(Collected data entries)
━━━━
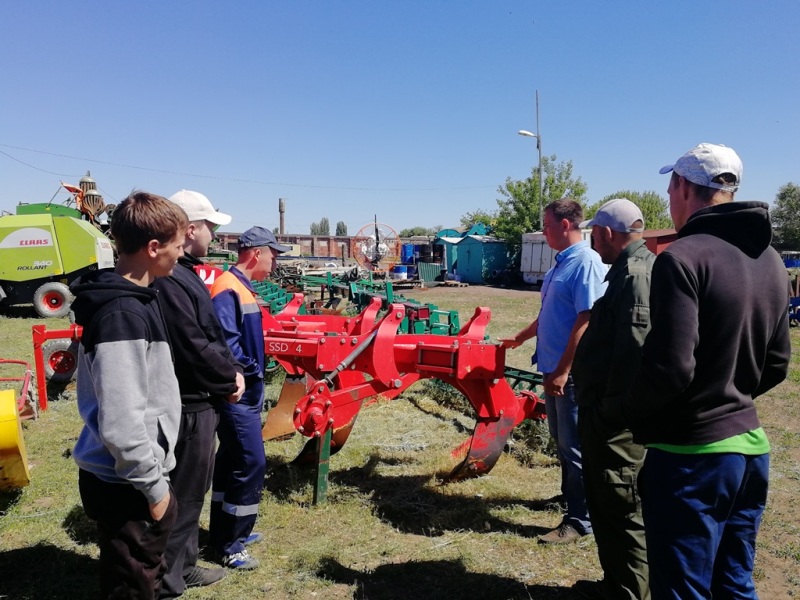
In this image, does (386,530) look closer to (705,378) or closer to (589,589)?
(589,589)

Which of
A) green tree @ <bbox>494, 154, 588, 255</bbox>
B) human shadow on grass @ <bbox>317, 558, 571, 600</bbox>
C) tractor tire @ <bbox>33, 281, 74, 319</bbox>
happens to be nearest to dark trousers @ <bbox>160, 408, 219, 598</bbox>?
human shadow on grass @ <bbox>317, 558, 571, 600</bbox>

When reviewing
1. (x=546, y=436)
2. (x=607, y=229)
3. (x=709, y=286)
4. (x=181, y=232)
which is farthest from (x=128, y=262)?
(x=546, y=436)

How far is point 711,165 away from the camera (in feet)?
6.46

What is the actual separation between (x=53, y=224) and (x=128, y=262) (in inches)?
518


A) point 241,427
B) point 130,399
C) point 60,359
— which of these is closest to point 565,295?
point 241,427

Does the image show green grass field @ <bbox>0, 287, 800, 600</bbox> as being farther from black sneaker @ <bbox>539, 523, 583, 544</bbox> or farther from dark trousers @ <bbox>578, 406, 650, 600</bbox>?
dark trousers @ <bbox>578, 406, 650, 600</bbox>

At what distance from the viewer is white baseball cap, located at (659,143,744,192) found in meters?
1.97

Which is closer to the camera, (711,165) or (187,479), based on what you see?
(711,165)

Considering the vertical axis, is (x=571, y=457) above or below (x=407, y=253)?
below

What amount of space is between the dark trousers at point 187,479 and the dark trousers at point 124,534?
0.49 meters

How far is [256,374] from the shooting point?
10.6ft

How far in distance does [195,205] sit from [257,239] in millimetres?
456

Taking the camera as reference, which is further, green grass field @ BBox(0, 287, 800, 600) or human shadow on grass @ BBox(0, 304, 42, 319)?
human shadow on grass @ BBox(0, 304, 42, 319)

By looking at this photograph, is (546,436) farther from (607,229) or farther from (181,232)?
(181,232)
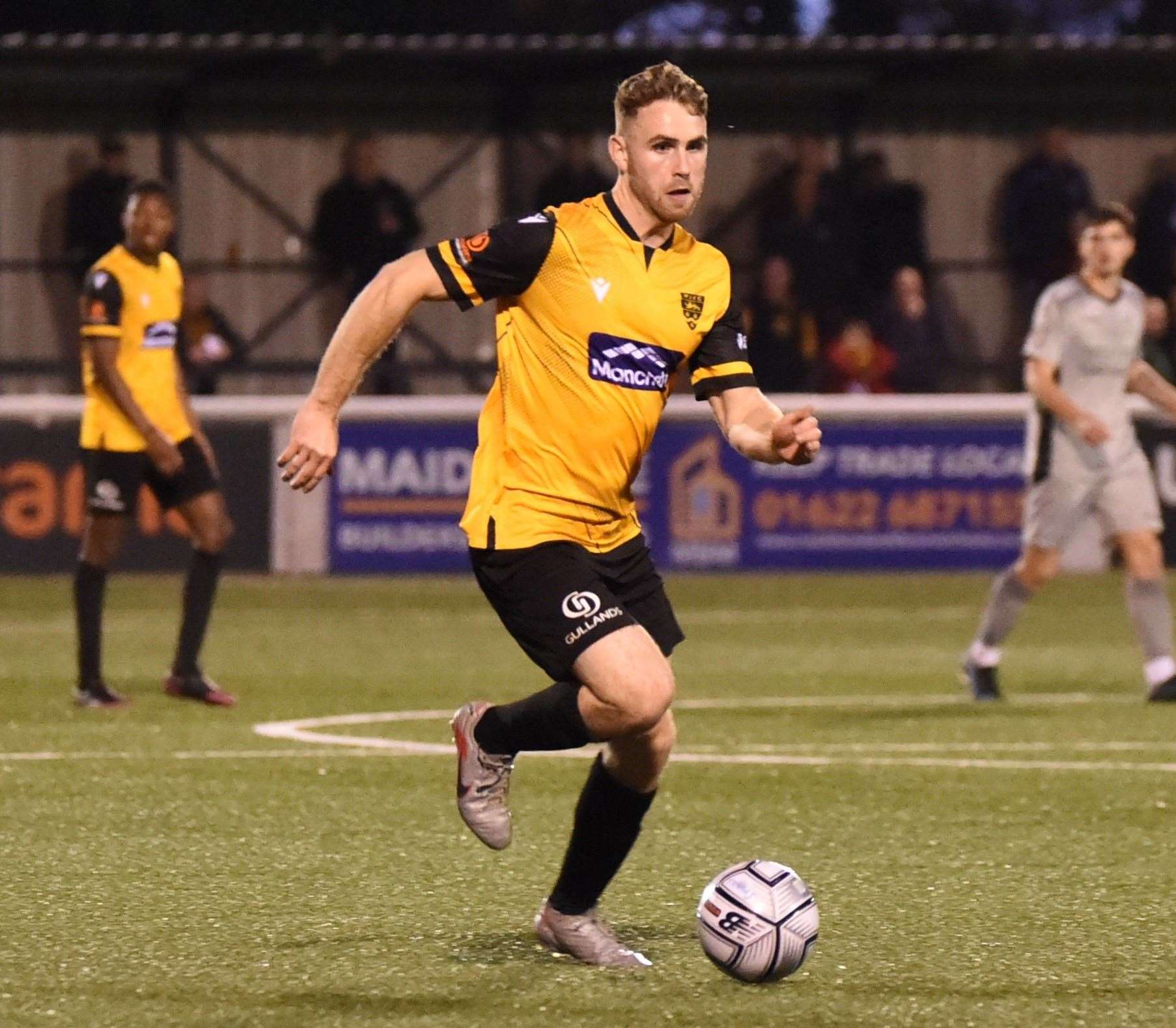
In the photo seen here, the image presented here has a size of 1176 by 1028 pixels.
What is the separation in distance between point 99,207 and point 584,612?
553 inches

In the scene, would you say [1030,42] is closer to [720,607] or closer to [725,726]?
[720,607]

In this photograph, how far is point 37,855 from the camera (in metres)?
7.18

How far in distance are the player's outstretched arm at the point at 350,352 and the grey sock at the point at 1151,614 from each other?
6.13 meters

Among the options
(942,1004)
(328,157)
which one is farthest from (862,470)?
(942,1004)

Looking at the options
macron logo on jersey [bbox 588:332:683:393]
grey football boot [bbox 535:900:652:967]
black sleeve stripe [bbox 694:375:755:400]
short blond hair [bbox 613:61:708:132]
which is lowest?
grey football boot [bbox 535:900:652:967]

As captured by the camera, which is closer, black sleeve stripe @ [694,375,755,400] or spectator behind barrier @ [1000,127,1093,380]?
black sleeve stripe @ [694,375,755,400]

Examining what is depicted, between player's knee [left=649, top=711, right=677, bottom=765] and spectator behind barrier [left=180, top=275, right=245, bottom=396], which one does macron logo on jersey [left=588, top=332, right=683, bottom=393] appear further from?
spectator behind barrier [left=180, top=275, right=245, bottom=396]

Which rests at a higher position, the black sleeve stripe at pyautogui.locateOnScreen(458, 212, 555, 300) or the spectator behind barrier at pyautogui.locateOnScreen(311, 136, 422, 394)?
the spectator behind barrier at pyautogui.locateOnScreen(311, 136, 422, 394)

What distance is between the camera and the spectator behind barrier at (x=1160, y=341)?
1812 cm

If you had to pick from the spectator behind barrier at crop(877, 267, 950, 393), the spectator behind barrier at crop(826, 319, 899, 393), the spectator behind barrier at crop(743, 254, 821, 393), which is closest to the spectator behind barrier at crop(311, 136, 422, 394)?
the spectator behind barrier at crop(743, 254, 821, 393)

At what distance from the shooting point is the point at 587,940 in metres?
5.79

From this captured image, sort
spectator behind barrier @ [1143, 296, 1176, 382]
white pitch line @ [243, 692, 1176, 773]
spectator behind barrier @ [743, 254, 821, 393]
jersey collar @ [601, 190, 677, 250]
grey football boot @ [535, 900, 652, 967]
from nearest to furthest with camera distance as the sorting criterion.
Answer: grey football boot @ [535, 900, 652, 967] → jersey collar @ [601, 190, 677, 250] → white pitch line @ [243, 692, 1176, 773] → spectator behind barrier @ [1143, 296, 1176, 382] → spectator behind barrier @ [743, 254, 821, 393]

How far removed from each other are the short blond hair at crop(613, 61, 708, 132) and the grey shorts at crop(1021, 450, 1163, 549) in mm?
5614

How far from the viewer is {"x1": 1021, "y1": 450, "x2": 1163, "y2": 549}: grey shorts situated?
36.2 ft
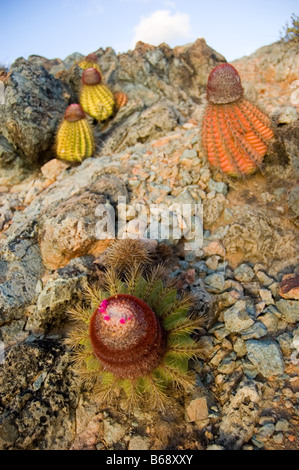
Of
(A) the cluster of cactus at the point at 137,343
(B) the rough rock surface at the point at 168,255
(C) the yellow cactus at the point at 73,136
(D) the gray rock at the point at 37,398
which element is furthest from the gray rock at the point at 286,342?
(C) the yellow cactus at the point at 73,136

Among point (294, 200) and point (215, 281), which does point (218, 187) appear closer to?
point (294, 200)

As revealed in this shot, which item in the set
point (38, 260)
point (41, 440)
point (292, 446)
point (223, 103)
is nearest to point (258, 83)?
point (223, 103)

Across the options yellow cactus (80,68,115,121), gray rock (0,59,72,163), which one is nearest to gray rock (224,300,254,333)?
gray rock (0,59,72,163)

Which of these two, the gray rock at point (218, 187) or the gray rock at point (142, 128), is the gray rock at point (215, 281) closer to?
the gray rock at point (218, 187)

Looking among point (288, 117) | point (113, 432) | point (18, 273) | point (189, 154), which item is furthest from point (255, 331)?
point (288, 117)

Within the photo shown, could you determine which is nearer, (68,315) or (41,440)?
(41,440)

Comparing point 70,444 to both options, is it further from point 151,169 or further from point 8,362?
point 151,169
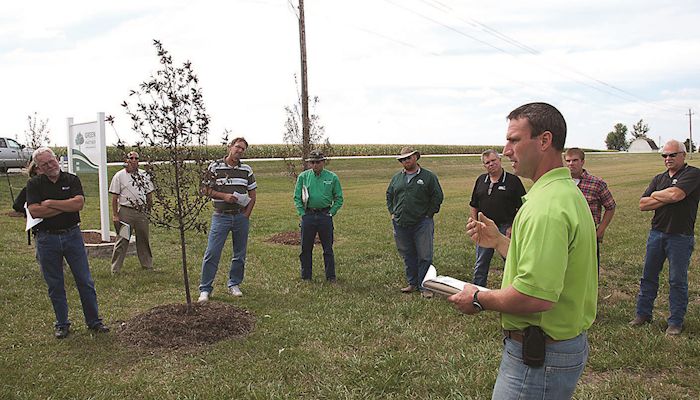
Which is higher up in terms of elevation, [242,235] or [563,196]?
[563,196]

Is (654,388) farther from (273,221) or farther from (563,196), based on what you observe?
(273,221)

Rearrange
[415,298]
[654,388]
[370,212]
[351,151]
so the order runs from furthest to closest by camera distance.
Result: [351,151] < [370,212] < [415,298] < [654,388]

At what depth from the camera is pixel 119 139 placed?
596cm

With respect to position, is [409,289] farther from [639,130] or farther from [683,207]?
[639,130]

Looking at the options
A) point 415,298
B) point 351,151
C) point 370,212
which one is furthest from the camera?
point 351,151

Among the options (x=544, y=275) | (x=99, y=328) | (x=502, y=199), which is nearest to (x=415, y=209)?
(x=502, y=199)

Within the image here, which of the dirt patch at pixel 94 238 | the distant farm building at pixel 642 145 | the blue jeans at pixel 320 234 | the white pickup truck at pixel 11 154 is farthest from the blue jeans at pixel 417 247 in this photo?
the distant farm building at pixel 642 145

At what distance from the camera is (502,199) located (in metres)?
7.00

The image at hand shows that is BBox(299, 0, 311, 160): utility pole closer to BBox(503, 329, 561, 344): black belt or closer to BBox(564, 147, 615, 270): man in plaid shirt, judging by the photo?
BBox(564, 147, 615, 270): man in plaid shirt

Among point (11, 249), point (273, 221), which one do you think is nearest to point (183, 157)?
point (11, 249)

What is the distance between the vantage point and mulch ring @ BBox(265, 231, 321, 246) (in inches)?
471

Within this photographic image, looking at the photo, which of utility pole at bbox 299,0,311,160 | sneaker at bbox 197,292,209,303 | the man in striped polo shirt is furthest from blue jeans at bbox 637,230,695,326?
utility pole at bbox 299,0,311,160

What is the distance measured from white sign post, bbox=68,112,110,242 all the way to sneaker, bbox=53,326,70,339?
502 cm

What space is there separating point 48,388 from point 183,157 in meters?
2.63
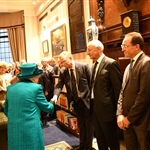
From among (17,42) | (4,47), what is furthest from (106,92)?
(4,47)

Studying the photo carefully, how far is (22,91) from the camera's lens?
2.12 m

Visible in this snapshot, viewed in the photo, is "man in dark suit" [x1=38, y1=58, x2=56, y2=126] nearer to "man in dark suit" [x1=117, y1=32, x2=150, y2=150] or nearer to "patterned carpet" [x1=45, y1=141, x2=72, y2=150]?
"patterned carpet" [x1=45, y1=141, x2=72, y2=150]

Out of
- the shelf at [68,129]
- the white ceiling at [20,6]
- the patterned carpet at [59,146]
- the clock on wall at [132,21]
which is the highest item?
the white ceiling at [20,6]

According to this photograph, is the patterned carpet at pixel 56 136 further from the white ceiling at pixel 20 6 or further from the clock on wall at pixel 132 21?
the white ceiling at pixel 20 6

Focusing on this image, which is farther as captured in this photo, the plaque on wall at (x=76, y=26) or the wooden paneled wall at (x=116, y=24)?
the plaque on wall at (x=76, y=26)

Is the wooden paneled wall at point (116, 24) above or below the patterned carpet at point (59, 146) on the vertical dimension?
━━━━
Give back exactly the lines from the one containing "From among (17,42)" to the end of the material, both ends included.

From among (17,42) | (4,47), what is furthest from (106,92)?
(4,47)

Studying the photo carefully, how far is (22,91) from the camera's lens?
2.12 m

Visible in this snapshot, viewed in the photo, is "man in dark suit" [x1=38, y1=58, x2=56, y2=126] nearer to "man in dark suit" [x1=117, y1=32, x2=150, y2=150] or nearer to "patterned carpet" [x1=45, y1=141, x2=72, y2=150]?
"patterned carpet" [x1=45, y1=141, x2=72, y2=150]

Out of
- the shelf at [68,129]
- the white ceiling at [20,6]
- the patterned carpet at [59,146]
- the clock on wall at [132,21]
which is the highest item?
the white ceiling at [20,6]

According to this photograph, is the patterned carpet at pixel 56 136 further from the white ceiling at pixel 20 6 or further from the clock on wall at pixel 132 21?
the white ceiling at pixel 20 6

Focusing on this image, which is farther as captured in this photo, the plaque on wall at (x=76, y=26) or the wooden paneled wall at (x=116, y=24)?
the plaque on wall at (x=76, y=26)

Is the wooden paneled wall at point (116, 24) above or below the patterned carpet at point (59, 146) on the vertical dimension?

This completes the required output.